A família de Bawab também é do sul do país. Ele decidiu abandonar a região após presenciar um edifício desmoronando, atingido por um míssil israelense. Atualmente, encontra-se em Beirute, onde os bombardeios ocorrem diariamente.
Bombardeios Diários e o Trauma da População
“É dia e noite, não tem horário. Hoje tivemos alguns momentos de paz durante o dia, apesar dos aviões militares do inimigo ficarem ultrapassando a velocidade do som para fazer um tipo de explosão no ar e assustar as pessoas”, relatou Aly, destacando a constante pressão psicológica.
Casado com uma libanesa e pai de três filhos, Aly tenta manter a calma para transmitir tranquilidade à família, apesar do medo. “Medo com certeza, mas você tem que manter a calma. Mas as crianças em volta sentem. No último bombardeio, que atingiu dois apartamentos em um prédio alto aqui próximo, o corpo sentiu a vibração da explosão. O corpo treme sem você ter controle”, descreveu o impacto físico e emocional.
Aly Bawab também lamenta a perda de amigos e a situação de muitos que não conseguiram sair do sul do Líbano. “É bastante traumatizante, você vê essa situação em que você se encontra, em que as pessoas não sabem o que fazer ou quanto tempo vai durar essa guerra”, completou, expressando a profunda incerteza que paira sobre a região.
Análise da Escalada do Conflito no Líbano
A intensificação dos ataques de Israel contra o Líbano, que se acentuaram após o Hezbollah retomar as ofensivas contra Israel em 2 de março, é um fator crucial para a escalada da guerra na região. O grupo libanês alega agir em retaliação aos ataques de Israel no Líbano e em resposta ao assassinato do líder supremo do Irã, Ali Khamenei.
A historiadora e professora da Universidade Federal do Rio de Janeiro (UFRJ), Beatriz Bissio, analisou a estratégia adotada por Israel no Líbano, observando semelhanças com as ações na Faixa de Gaza. “O que Israel está propondo é repetir a ofensiva, particularmente no sul do Líbano, uma vez que frustrou-se a expectativa da liderança israelense de ter aniquilado o Hezbollah”, afirmou a especialista.
Destruição e Perspectivas de Futuro
O sul do Líbano encontra-se arrasado pelo conflito.
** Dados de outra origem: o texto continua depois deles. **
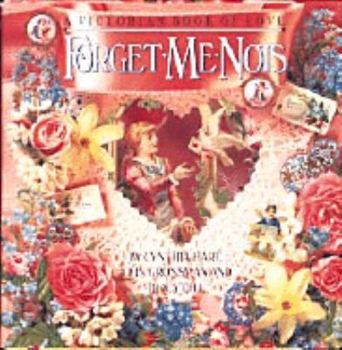 Hardcover Forget-Me-Nots: A Victorian Book of Love Book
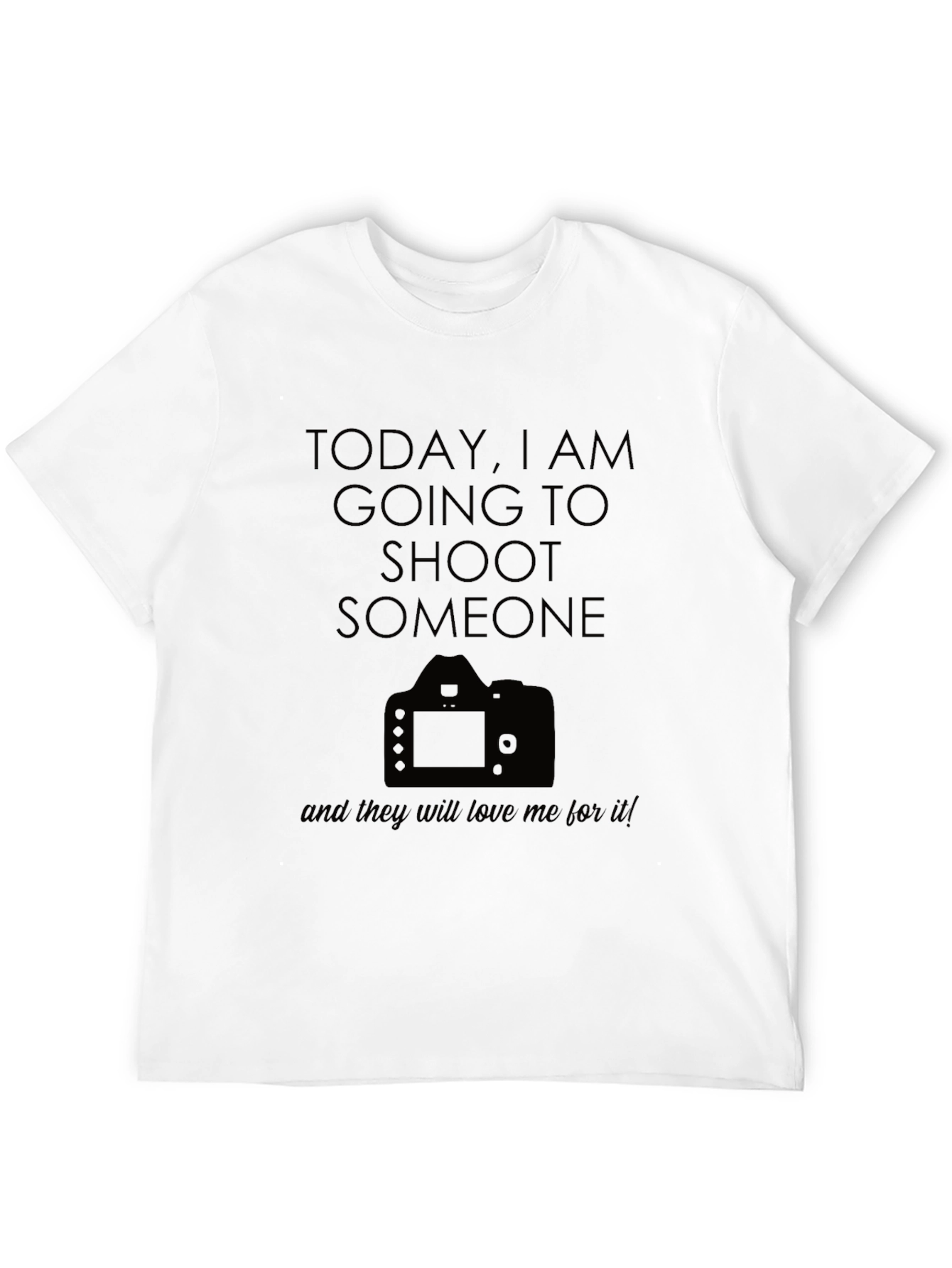 Photographer Humor T-Shirt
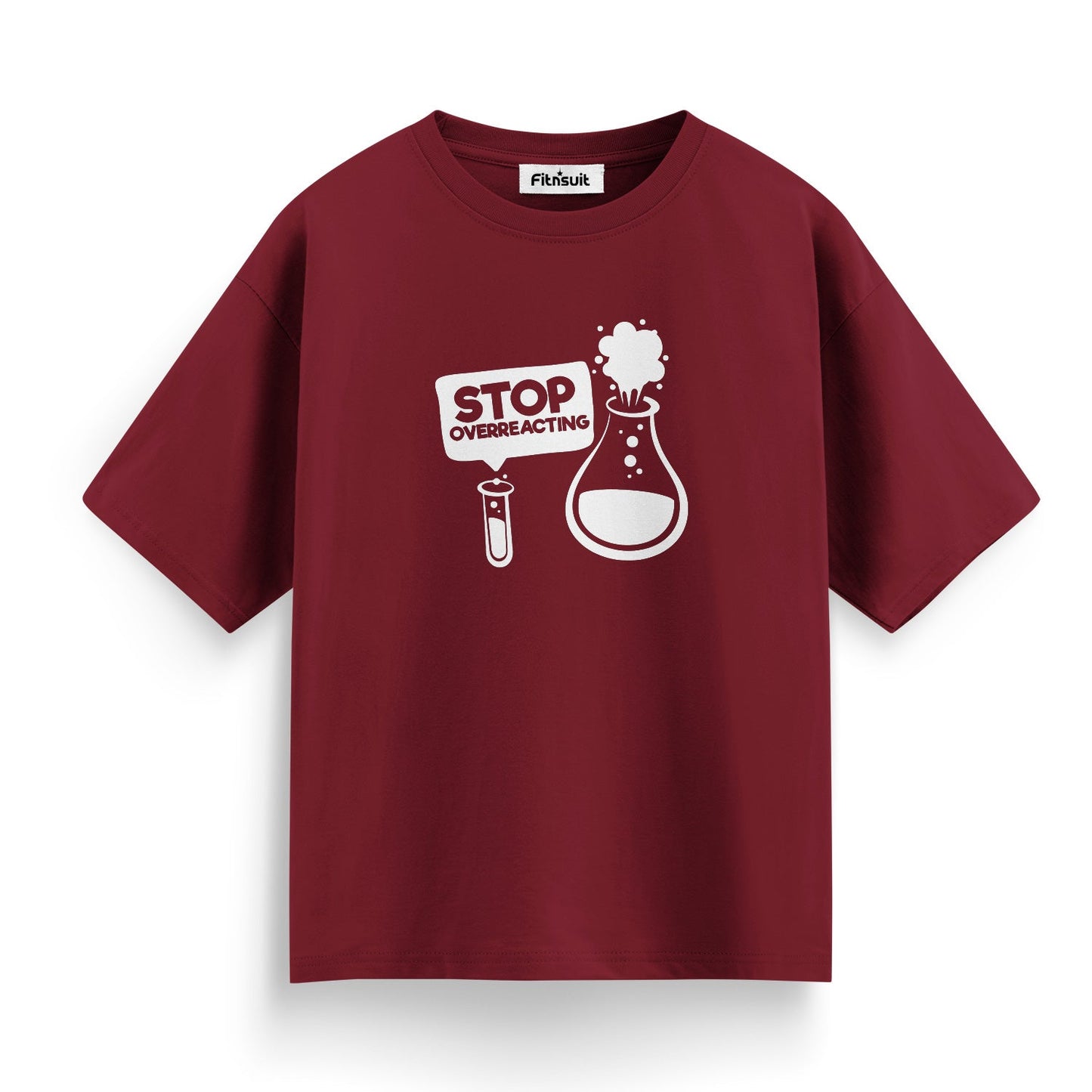 Stop Overreacting Funny Chemist Humor T Shirt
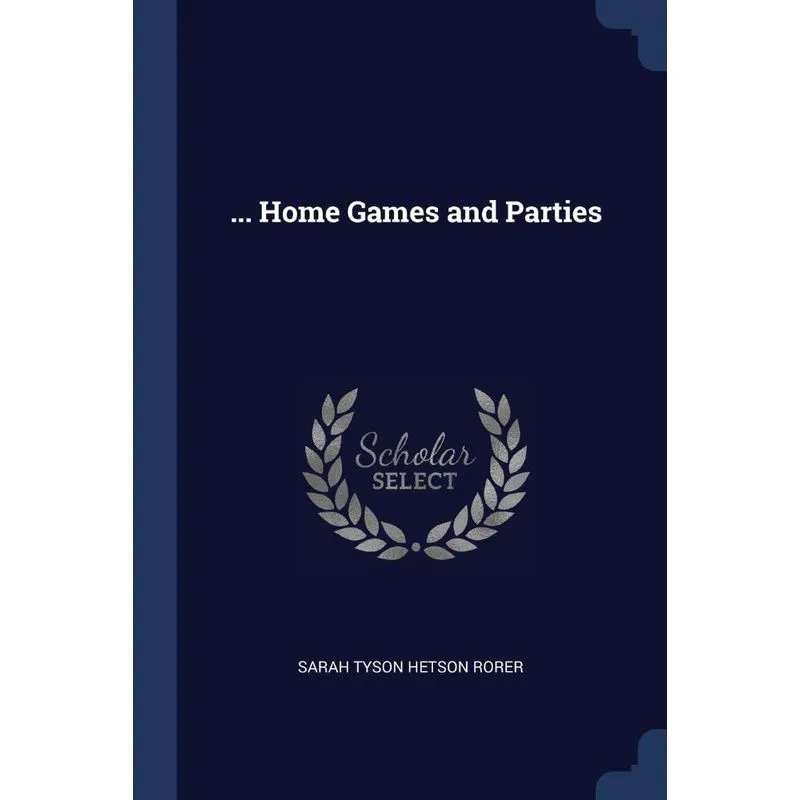 ... Home Games and Parties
Aldeias foram destruídas, e as colheitas, essenciais para a economia local e subsistência das comunidades, foram impactadas severamente. A destruição não se limita à infraestrutura militar, atingindo diretamente a vida civil e a capacidade de recuperação da região.
A crise humanitária se agrava a cada dia, com a população civil sofrendo as consequências mais duras da escalada. A falta de acesso a serviços básicos, moradia segura e oportunidades de trabalho se torna um desafio para as milhares de famílias deslocadas.
O Apoio Diplomático aos Brasileiros no Líbano
Diante da complexidade da situação, o governo brasileiro, por meio do Ministério das Relações Exteriores e de sua embaixada em Beirute, tem monitorado a situação e prestado assistência consular aos brasileiros no Líbano. A comunidade é orientada a manter contato com as autoridades para informações e possíveis auxílios.
Esforços diplomáticos são contínuos para garantir a segurança dos cidadãos brasileiros e avaliar as necessidades urgentes, incluindo a possibilidade de apoio para aqueles que desejam ou precisam deixar as áreas de conflito. A situação, no entanto, permanece fluida e desafiadora.